← Back to team overview

launchpad-reviewers team mailing list archive

[Merge] lp:~stub/launchpad/db-deploy into lp:launchpad

 

Stuart Bishop has proposed merging lp:~stub/launchpad/db-deploy into lp:launchpad.

Requested reviews:
  Launchpad code reviewers (launchpad-reviewers)
Related bugs:
  Bug #777559 in Launchpad itself: "DB deploy preflight check must ignore SSO database connections"
  https://bugs.launchpad.net/launchpad/+bug/777559
  Bug #826653 in Launchpad itself: "preflight check could report patches to be applied"
  https://bugs.launchpad.net/launchpad/+bug/826653

For more details, see:
https://code.launchpad.net/~stub/launchpad/db-deploy/+merge/81562

= Summary =

Smooth out some fastdowntime db update issues.

 - We consistently block on some long running transactions we could ignore.
 - Prerollout checks should include confirmation of what patches will be applied, per Bug #826653

== Proposed fix ==

Report patches pending application in preflight.py

Define a list of BAD_USERS. These connections we know can have long running transactions but we have confirmed are safe to kill. This is a whitelist to ensure we open bugs for badly behaved scripts.

== Pre-implementation notes ==

== Implementation details ==

== Tests ==

== Demo and Q/A ==


= Launchpad lint =

Checking for conflicts and issues in changed files.

Linting changed files:
  database/schema/preflight.py

./database/schema/preflight.py
       7: '_pythonpath' imported but unused
-- 
https://code.launchpad.net/~stub/launchpad/db-deploy/+merge/81562
Your team Launchpad code reviewers is requested to review the proposed merge of lp:~stub/launchpad/db-deploy into lp:launchpad.
=== modified file 'database/schema/preflight.py'
--- database/schema/preflight.py	2011-09-23 00:53:40 +0000
+++ database/schema/preflight.py	2011-11-08 11:52:29 +0000
@@ -15,6 +15,7 @@
 
 from datetime import timedelta
 from optparse import OptionParser
+import os.path
 import time
 
 import psycopg2
@@ -30,6 +31,7 @@
     logger_options,
     )
 import replication.helpers
+import upgrade
 
 
 # Ignore connections by these users.
@@ -50,7 +52,18 @@
     'publish_ftpmaster',
     ])
 
+# If these users have long running transactions, just kill 'em.

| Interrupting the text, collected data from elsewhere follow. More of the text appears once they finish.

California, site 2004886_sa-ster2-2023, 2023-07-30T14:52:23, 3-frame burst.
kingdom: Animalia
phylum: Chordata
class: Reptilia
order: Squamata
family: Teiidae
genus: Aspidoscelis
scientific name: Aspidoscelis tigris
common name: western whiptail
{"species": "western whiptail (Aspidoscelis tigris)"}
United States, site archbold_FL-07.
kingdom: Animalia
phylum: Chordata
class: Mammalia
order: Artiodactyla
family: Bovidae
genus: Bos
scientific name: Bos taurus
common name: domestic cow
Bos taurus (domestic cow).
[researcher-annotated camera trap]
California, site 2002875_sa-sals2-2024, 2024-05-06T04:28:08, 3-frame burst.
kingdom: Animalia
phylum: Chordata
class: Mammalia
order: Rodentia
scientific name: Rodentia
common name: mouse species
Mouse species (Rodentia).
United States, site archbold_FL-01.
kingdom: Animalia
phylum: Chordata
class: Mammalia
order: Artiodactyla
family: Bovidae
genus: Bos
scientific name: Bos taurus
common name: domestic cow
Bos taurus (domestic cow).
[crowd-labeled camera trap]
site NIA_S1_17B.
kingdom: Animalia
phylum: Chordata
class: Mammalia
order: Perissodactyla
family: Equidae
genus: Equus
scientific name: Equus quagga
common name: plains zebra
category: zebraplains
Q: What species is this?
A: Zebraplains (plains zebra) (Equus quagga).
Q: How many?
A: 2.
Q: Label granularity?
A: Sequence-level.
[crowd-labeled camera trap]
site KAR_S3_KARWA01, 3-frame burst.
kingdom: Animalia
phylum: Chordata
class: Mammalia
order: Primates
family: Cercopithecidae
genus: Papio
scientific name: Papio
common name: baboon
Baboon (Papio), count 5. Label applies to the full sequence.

Entries
+# added here must come with a bug number, a if part of Launchpad holds
+# open a long running transaction it is a bug we need to fix.
+BAD_USERS = frozenset([
+    'karma',  # Bug #863109
+    'rosettaadmin',  # Bug #863122
+    ])
+
 # How lagged the cluster can be before failing the preflight check.
+# If this is set too low, perfectly normal state will abort rollouts. If
+# this is set too high, then we will have unacceptable downtime as
+# replication needs to catch up before the database patches will apply.
 MAX_LAG = timedelta(seconds=60)
 
 
@@ -83,11 +96,19 @@
             self.lpmain_nodes = set(
                 node for node in self.nodes
                 if node.node_id in lpmain_node_ids)
+
+            # Store a reference to the lpmain origin.
+            lpmain_master_node_id = replication.helpers.get_master_node(
+                master_con, 1).node_id
+            self.lpmain_master_node = [
+                node for node in self.lpmain_nodes
+                    if node.node_id == lpmain_master_node_id][0]
         else:
             node = replication.helpers.Node(None, None, None, True)
             node.con = master_con
             self.nodes = set([node])
             self.lpmain_nodes = self.nodes
+            self.lpmain_master_node = node
 
     def check_is_superuser(self):
         """Return True if all the node connections are as superusers."""
@@ -176,6 +197,11 @@
         max_secs defines what is long running. For database rollouts,
         this will be short. Even if the transaction is benign like a
         autovacuum task, we should wait until things have settled down.
+
+        We ignore transactions held open by BAD_USERS. These are bugs
+        that need to be fixed, but we have determined that rudely aborting
+        them is fine for now and there is no need to block a rollout on
+        their behalf.
         """
         success = True
         for node in self.nodes:
@@ -190,10 +216,15 @@
                     AND datname=current_database()
                 """ % max_secs)
             for datname, usename, age, current_query in cur.fetchall():
-                self.log.fatal(
-                    "%s has transaction by %s open %s",
-                    datname, usename, age)
-                success = False
+                if usename in BAD_USERS:
+                    self.log.info(
+                        "%s has transactions by %s open %s (ignoring)",
+                        datname, usename, age)
+                else:
+                    self.log.fatal(
+                        "%s has transaction by %s open %s",
+                        datname, usename, age)
+                    success = False
         if success:
             self.log.info("No long running transactions detected.")
         return success
@@ -247,6 +278,13 @@
         else:
             return True
 
+    def report_patches(self):
+        """Report what patches are due to be applied from this tree."""
+        con = self.lpmain_master_node.con
+        upgrade.log = self.log
+        for patch_num, patch_file in upgrade.get_patchlist(con):
+            self.log.info("%s is pending", os.path.basename(patch_file))
+
     def check_all(self):
         """Run all checks.
 
@@ -257,6 +295,8 @@
             # to pg_stat_activity
             return False
 
+        self.report_patches()
+
         success = True
         if not self.check_replication_lag():
             success = False
@@ -312,6 +352,9 @@
                         self.log.fatal(
                             "Unable to kill %s [%s] on %s",
                             usename, procpid, datname)
+                    elif usename in BAD_USERS:
+                        self.log.info(
+                            "Killed %s [%s] on %s", usename, procpid, datname)
                     else:
                         self.log.warning(
                             "Killed %s [%s] on %s", usename, procpid, datname)